Den Rest des Vormittags verbrachte Jung mit dem Studium der Akten. Insgesamt waren es vier Ordner. Die Tatsache, dass Niebüll der Ort ihres letzten Lebenszeichens vor der Weiterreise nach Sylt war, sprang ins Auge. Insofern war nachvollziehbar, dass Kopper-Carlson genau an dieser Stelle angesetzt hatte. Seine Bemühungen, Augenzeugen aufzutreiben, waren umfassend gewesen. Das musste Jung anerkennend einräumen. Alles in allem waren die Ergebnisse jedoch enttäuschend. Allein ein einziges Detail schien bedeutsam. In allen Fällen war das Zugpersonal dasselbe gewesen. Kopper-Carlson hatte die Zugbegleiter ordentlich in die Mangel genommen und ihr Leben akribisch durchleuchtet. Aber er konnte ihnen keine Verbindung zu den Vermissten nachweisen. Sie konnten sich an die Vermissten nicht einmal erinnern. Nach Aktenlage waren sie ihnen also absolut fremd. Das Ganze war ein einziges großes Rätsel.

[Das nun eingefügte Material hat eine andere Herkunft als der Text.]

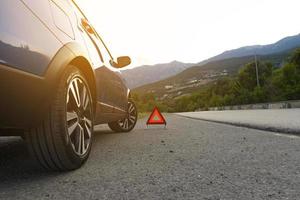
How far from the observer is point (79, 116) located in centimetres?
319

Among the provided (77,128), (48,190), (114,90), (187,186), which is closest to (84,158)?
(77,128)

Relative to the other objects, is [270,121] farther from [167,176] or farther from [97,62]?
[167,176]

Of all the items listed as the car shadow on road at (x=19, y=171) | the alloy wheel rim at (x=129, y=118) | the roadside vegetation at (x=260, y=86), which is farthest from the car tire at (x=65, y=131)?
the roadside vegetation at (x=260, y=86)

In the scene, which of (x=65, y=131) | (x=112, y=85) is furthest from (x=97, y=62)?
(x=65, y=131)

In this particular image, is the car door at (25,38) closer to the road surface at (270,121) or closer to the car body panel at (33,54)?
the car body panel at (33,54)

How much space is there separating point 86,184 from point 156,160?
1.03 meters

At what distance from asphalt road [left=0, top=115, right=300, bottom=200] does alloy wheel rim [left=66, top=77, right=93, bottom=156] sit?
21cm

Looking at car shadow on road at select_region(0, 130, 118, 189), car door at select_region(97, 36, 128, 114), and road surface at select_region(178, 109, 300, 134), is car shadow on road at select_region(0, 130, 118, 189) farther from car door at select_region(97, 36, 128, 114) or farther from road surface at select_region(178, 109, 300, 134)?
road surface at select_region(178, 109, 300, 134)

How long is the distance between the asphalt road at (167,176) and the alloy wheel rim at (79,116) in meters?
0.21

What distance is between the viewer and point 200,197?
204cm

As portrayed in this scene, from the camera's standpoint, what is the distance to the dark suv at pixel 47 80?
2.25 metres

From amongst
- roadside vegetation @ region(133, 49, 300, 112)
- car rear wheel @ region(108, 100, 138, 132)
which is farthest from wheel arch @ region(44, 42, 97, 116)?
roadside vegetation @ region(133, 49, 300, 112)

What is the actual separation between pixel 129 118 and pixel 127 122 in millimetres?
108

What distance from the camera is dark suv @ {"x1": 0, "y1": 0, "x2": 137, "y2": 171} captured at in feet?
7.39
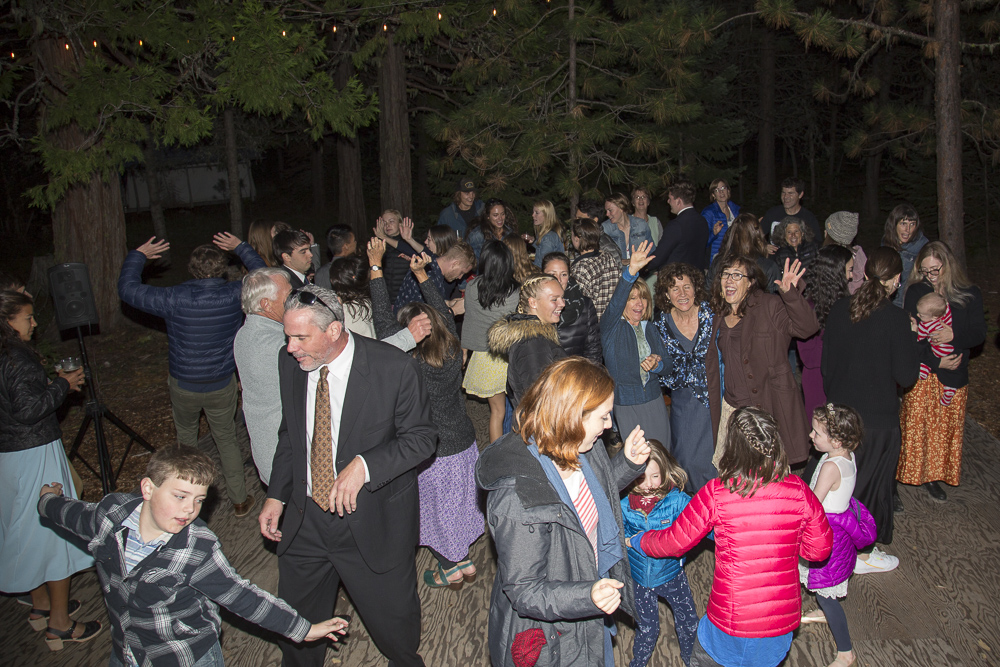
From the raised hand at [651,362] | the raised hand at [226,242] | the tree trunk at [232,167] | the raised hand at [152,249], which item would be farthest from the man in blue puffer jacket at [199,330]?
the tree trunk at [232,167]

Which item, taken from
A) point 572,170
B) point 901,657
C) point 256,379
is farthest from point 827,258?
point 572,170

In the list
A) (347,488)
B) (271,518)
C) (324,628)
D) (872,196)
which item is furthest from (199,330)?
(872,196)

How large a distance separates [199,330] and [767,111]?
817 inches

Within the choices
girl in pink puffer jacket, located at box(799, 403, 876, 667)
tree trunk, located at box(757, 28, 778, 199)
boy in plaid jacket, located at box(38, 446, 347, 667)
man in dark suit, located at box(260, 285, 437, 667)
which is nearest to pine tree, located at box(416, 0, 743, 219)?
girl in pink puffer jacket, located at box(799, 403, 876, 667)

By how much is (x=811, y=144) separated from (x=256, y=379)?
27.8 m

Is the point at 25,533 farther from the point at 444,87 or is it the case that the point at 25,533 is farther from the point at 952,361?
the point at 444,87

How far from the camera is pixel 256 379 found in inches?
168

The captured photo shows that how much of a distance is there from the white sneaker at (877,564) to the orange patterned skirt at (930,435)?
904mm

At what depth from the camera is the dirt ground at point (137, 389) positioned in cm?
688

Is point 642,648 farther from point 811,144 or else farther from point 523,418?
point 811,144

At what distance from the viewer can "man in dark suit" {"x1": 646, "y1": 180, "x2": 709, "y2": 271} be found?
7.02 m

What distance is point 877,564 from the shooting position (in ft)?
14.7

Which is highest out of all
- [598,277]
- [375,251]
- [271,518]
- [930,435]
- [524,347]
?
[375,251]

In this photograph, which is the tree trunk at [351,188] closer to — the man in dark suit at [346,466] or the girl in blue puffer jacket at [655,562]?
the man in dark suit at [346,466]
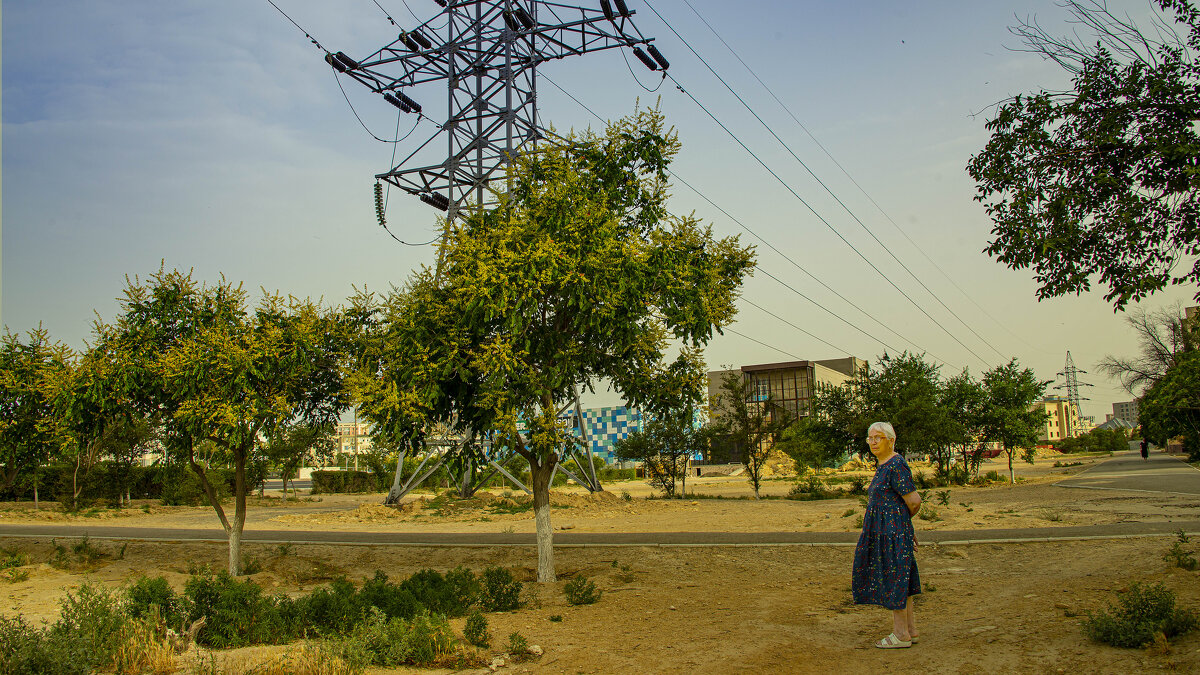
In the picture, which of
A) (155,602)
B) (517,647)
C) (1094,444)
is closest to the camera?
(517,647)

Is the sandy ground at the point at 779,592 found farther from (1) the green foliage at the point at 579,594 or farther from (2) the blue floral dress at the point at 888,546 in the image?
(2) the blue floral dress at the point at 888,546

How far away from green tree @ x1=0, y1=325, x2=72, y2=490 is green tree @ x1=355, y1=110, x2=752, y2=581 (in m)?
5.35

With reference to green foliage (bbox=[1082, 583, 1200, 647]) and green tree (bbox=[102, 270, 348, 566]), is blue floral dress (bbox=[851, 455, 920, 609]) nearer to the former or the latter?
green foliage (bbox=[1082, 583, 1200, 647])

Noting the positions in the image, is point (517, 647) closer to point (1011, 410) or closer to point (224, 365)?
point (224, 365)

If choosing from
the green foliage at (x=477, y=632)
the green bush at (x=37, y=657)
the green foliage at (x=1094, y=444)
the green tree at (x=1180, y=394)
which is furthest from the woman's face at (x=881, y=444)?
the green foliage at (x=1094, y=444)

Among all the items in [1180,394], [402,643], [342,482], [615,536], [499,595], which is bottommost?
[342,482]

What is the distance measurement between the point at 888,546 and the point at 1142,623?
1.98 meters

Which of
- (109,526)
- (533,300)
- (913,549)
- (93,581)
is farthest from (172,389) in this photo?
(109,526)

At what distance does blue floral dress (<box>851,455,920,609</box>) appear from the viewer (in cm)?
628

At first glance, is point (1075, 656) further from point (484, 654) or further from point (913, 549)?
point (484, 654)

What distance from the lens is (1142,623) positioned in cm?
593

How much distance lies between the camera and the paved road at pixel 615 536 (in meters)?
15.1

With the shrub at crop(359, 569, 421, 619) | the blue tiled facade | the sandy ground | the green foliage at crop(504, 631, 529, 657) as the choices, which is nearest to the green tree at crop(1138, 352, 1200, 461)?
the sandy ground

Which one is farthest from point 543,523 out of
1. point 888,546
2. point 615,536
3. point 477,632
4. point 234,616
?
point 615,536
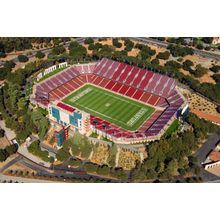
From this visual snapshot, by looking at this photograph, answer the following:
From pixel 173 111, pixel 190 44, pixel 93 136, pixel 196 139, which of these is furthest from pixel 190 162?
pixel 190 44

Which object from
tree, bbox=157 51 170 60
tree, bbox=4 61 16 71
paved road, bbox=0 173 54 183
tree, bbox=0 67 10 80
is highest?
tree, bbox=157 51 170 60

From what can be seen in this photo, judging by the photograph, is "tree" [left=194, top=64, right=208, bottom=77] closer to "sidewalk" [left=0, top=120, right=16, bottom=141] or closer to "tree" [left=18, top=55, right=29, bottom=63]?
"tree" [left=18, top=55, right=29, bottom=63]

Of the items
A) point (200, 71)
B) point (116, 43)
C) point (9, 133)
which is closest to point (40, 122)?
point (9, 133)

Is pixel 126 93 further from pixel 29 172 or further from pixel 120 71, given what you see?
pixel 29 172

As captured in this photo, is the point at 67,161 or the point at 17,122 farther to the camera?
the point at 17,122

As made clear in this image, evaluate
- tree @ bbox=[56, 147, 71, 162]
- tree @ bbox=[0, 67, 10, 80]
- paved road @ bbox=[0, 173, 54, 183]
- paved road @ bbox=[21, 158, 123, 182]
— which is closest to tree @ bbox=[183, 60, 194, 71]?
tree @ bbox=[56, 147, 71, 162]

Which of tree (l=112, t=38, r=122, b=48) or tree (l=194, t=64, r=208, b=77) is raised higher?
tree (l=112, t=38, r=122, b=48)

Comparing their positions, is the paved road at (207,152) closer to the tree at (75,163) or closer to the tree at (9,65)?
the tree at (75,163)

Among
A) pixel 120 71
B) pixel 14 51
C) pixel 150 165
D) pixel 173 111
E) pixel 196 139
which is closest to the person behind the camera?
pixel 150 165
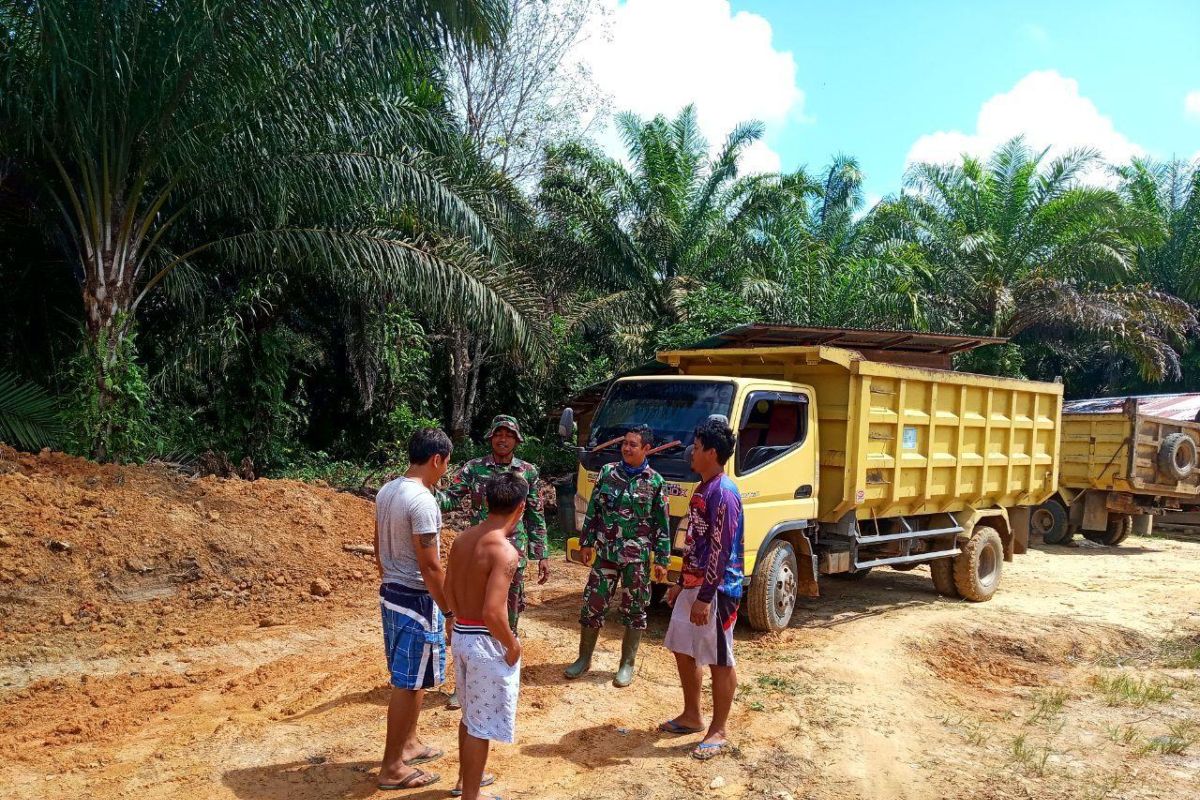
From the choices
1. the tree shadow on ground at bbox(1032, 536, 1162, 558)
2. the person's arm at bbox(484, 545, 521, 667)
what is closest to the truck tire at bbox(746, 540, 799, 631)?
the person's arm at bbox(484, 545, 521, 667)

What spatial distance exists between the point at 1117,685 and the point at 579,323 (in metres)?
11.3

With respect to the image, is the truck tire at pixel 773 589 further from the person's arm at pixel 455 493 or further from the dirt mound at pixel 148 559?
the dirt mound at pixel 148 559

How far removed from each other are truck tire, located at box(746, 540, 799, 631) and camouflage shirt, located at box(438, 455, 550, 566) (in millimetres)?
2165

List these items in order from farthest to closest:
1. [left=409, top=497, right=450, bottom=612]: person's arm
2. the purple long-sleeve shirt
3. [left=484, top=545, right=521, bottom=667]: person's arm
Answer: the purple long-sleeve shirt → [left=409, top=497, right=450, bottom=612]: person's arm → [left=484, top=545, right=521, bottom=667]: person's arm

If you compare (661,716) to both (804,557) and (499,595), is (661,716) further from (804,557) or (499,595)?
(804,557)

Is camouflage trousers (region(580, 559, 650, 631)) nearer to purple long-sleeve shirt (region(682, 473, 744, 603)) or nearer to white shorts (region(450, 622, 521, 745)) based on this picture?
purple long-sleeve shirt (region(682, 473, 744, 603))

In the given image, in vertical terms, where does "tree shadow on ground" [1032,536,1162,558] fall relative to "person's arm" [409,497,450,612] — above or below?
below

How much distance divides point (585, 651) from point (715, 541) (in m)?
1.86

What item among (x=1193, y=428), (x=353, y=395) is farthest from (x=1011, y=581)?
(x=353, y=395)

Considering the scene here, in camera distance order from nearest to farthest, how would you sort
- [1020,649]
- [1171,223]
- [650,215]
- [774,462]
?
[774,462], [1020,649], [650,215], [1171,223]

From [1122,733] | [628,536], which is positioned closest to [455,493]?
[628,536]

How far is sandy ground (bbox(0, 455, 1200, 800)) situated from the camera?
4375 mm

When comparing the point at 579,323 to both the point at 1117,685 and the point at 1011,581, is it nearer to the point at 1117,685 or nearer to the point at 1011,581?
the point at 1011,581

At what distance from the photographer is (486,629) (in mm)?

Jung dachte darüber nach, wo sie suchen mussten, um einen neuen Ansatzpunkt zu finden. Irgendwo musste er sein. Das war so sicher wie das Amen in der Kirche. Er stellte sein Grübeln nach kurzer Zeit ein. Holtgreve hatte ein Interesse gezeigt, das er sonst nicht an den Tag zu legen pflegte. Er musste Gründe dafür haben. Sicherlich war es klüger, das Gespräch beim Mittagessen abzuwarten. Holtgreve würde sich erklären. Jung war sich darin ziemlich sicher, obwohl ihr Vertrauensverhältnis noch nicht so lange währte, als dass er sich blind auf seinen Chef verlassen hätte. Vielleicht hatte er nach ihrer Unterredung Informationen, die ihm halfen, in die richtige Richtung zu denken.